Me not writing about bands I’ve played with would be like telling the editor of a small town paper he/she can’t write about any of his/her acquaintances. In some scenarios it is simply unavoidable. Besides, I avoid writing about groups that I am an “official member” of. Writing about groups I’ve only sat in with is a little more ethically sound, in my humble opinion.

When F-M bands don’t play well with others

In the simplest terms, one might say that F-M bands must work well with others to be able to survive. An example comes to mind of how a talented band can fail when it refuses to work well with others.

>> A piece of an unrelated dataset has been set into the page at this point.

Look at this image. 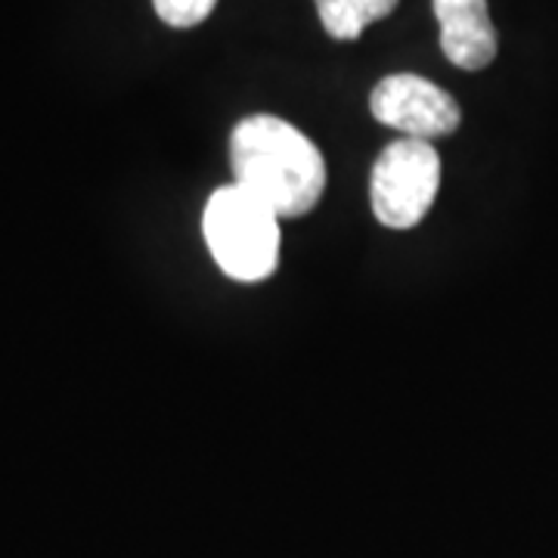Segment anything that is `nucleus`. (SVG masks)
I'll list each match as a JSON object with an SVG mask.
<instances>
[{"mask_svg":"<svg viewBox=\"0 0 558 558\" xmlns=\"http://www.w3.org/2000/svg\"><path fill=\"white\" fill-rule=\"evenodd\" d=\"M233 174L279 218H304L326 190V161L295 124L277 116H248L230 137Z\"/></svg>","mask_w":558,"mask_h":558,"instance_id":"1","label":"nucleus"},{"mask_svg":"<svg viewBox=\"0 0 558 558\" xmlns=\"http://www.w3.org/2000/svg\"><path fill=\"white\" fill-rule=\"evenodd\" d=\"M440 50L462 72H481L497 57V28L487 0H435Z\"/></svg>","mask_w":558,"mask_h":558,"instance_id":"5","label":"nucleus"},{"mask_svg":"<svg viewBox=\"0 0 558 558\" xmlns=\"http://www.w3.org/2000/svg\"><path fill=\"white\" fill-rule=\"evenodd\" d=\"M202 233L220 270L236 282L270 279L279 267V215L240 183L220 186L208 196Z\"/></svg>","mask_w":558,"mask_h":558,"instance_id":"2","label":"nucleus"},{"mask_svg":"<svg viewBox=\"0 0 558 558\" xmlns=\"http://www.w3.org/2000/svg\"><path fill=\"white\" fill-rule=\"evenodd\" d=\"M319 25L336 40H357L366 25L385 20L398 10L400 0H314Z\"/></svg>","mask_w":558,"mask_h":558,"instance_id":"6","label":"nucleus"},{"mask_svg":"<svg viewBox=\"0 0 558 558\" xmlns=\"http://www.w3.org/2000/svg\"><path fill=\"white\" fill-rule=\"evenodd\" d=\"M369 112L385 128H395L410 140H438L459 128L457 100L435 81L398 72L381 78L369 94Z\"/></svg>","mask_w":558,"mask_h":558,"instance_id":"4","label":"nucleus"},{"mask_svg":"<svg viewBox=\"0 0 558 558\" xmlns=\"http://www.w3.org/2000/svg\"><path fill=\"white\" fill-rule=\"evenodd\" d=\"M438 190L440 156L428 140L388 143L369 174V205L388 230H410L425 220Z\"/></svg>","mask_w":558,"mask_h":558,"instance_id":"3","label":"nucleus"},{"mask_svg":"<svg viewBox=\"0 0 558 558\" xmlns=\"http://www.w3.org/2000/svg\"><path fill=\"white\" fill-rule=\"evenodd\" d=\"M156 13L171 28H193L211 16L218 0H153Z\"/></svg>","mask_w":558,"mask_h":558,"instance_id":"7","label":"nucleus"}]
</instances>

Carl Clinton and the Great Divide was once a band that embodied community among musicians. When it began, it was an amalgam of 14 prominent local musicians from groups like Sovereign Sect, Johnson Family Band, Inside Out Strings, Mindfunk Allstars and WBPN.

It had a lot of promise, but over time members of the group would wax and wane. Band members would inevitably get fed up with the leadership, peter out, and new members would come in to fill the gaps, only to inevitably quit or get fired. In the end it was a failure, because the band’s leader did not play well with others.